Deep Dive into Stacking Model for Multi-Class Classification

Overview

This notebook demonstrates how to implement a stacking model for multi-class classification using configurations for multiple base models and a meta-model (final estimator). The stacking approach combines predictions from multiple base models to improve performance.

Step 1: Import Libraries

import numpy as np
import pandas as pd
from sklearn.base import BaseEstimator
from sklearn.ensemble import StackingClassifier
from sklearn.linear_model import LogisticRegression
import lightgbm as lgb
from sklearn.model_selection import train_test_split
from sklearn.metrics import accuracy_score
from sklearn.preprocessing import LabelEncoder

Step 2: Load Wine Quality Data

# Load the wine quality dataset
url = "https://archive.ics.uci.edu/ml/machine-learning-databases/wine-quality/winequality-red.csv"
data = pd.read_csv(url, sep=';')

# Convert target to multi-class (low, medium, high quality)
def quality_label(q):
    if q <= 5:
        return 'low'
    elif q == 6:
        return 'medium'
    else:
        return 'high'

data['quality_label'] = data['quality'].apply(quality_label)
data.drop(columns=['quality'], inplace=True)

# Encode target labels
label_encoder = LabelEncoder()
data['quality_label'] = label_encoder.fit_transform(data['quality_label'])

# Features and target
X = data.drop(columns=['quality_label'])
y = data['quality_label']

Step 3: Define Model Configurations

model_configs = {
    'model_1': {
        'feature_names': ['fixed acidity', 'volatile acidity'],
        'hyperparameters': {'penalty': 'l2', 'solver': 'lbfgs', 'max_iter': 100},
        'estimators': LogisticRegression
    },
    'model_2': {
        'feature_names': ['citric acid', 'residual sugar'],
        'hyperparameters': {'n_estimators': 200, 'learning_rate': 0.05, 'verbosity': -1},
        'estimators': lgb.LGBMClassifier
    },
    'model_3': {
        'feature_names': ['chlorides', 'free sulfur dioxide'],
        'hyperparameters': None,
        'estimators': None
    }
}

final_estimator = lgb.LGBMClassifier(n_estimators=50, learning_rate=0.1, verbosity = -1)

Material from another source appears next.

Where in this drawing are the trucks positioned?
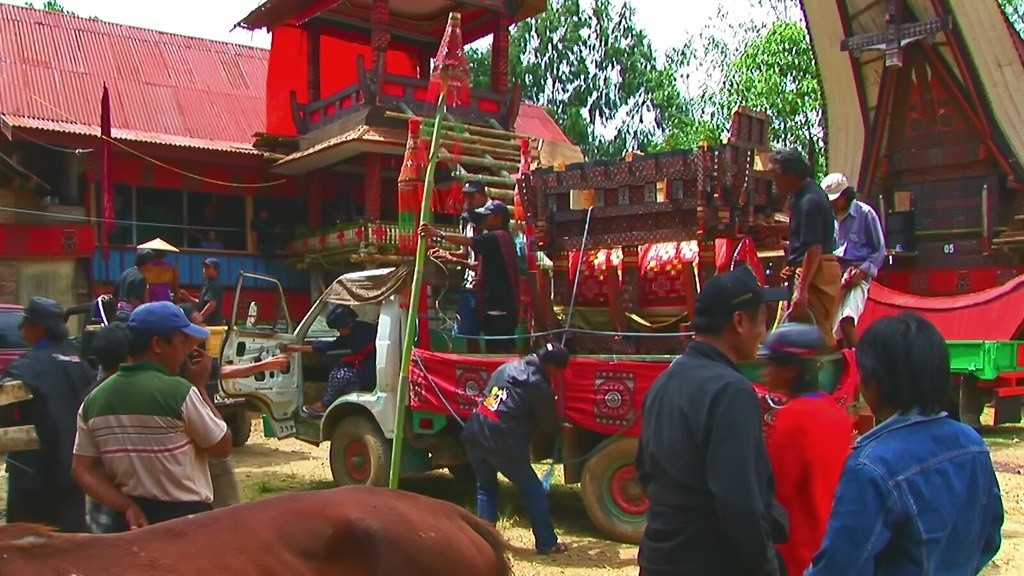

Step 4: Define the Stack Model Class

from sklearn.model_selection import cross_val_predict
from sklearn.base import BaseEstimator
import numpy as np
import pandas as pd

class StackModel:
    def __init__(self, model_configs, final_estimator, cv=None):
        """
        Initialize the stacking model.

        Args:
            model_configs (dict): Configuration for base models. Each key is a model name, and 
                the value is a dictionary with the following keys:
                - 'feature_names': List of feature names used by the model.
                - 'estimators': The model class (e.g., sklearn classifier or regressor).
                - 'hyperparameters': Dictionary of hyperparameters for the estimator.
            final_estimator (BaseEstimator): Meta-model for stacking.
            cv (int, cross-validation generator, or None): Cross-validation strategy for 
                generating meta-features. Default is None (5-fold CV).
        """
        self.model_configs = model_configs
        self.final_estimator = final_estimator
        self.cv = cv or 5
        self.models = {}

    def fit(self, X, y):
        """
        Train the stacking model.

        Args:
            X (pd.DataFrame): Feature matrix.
            y (pd.Series or np.ndarray): Target vector.
        """
        if not isinstance(X, pd.DataFrame):
            raise ValueError("X must be a pandas DataFrame.")
        if not isinstance(y, (pd.Series, np.ndarray)):
            raise ValueError("y must be a pandas Series or a numpy array.")

        self.models = {}
        meta_features_list = []

        # Train base models and generate cross-validated meta-features
        for model_name, config in self.model_configs.items():
            features = config['feature_names']
            if config['estimators'] is not None:
                estimator = config['estimators'](**config['hyperparameters'])
                
                # Generate cross-validated meta-features
                meta_features = cross_val_predict(
                    estimator, X[features], y, cv=self.cv, method='predict_proba'
                )
                meta_features_list.append(meta_features)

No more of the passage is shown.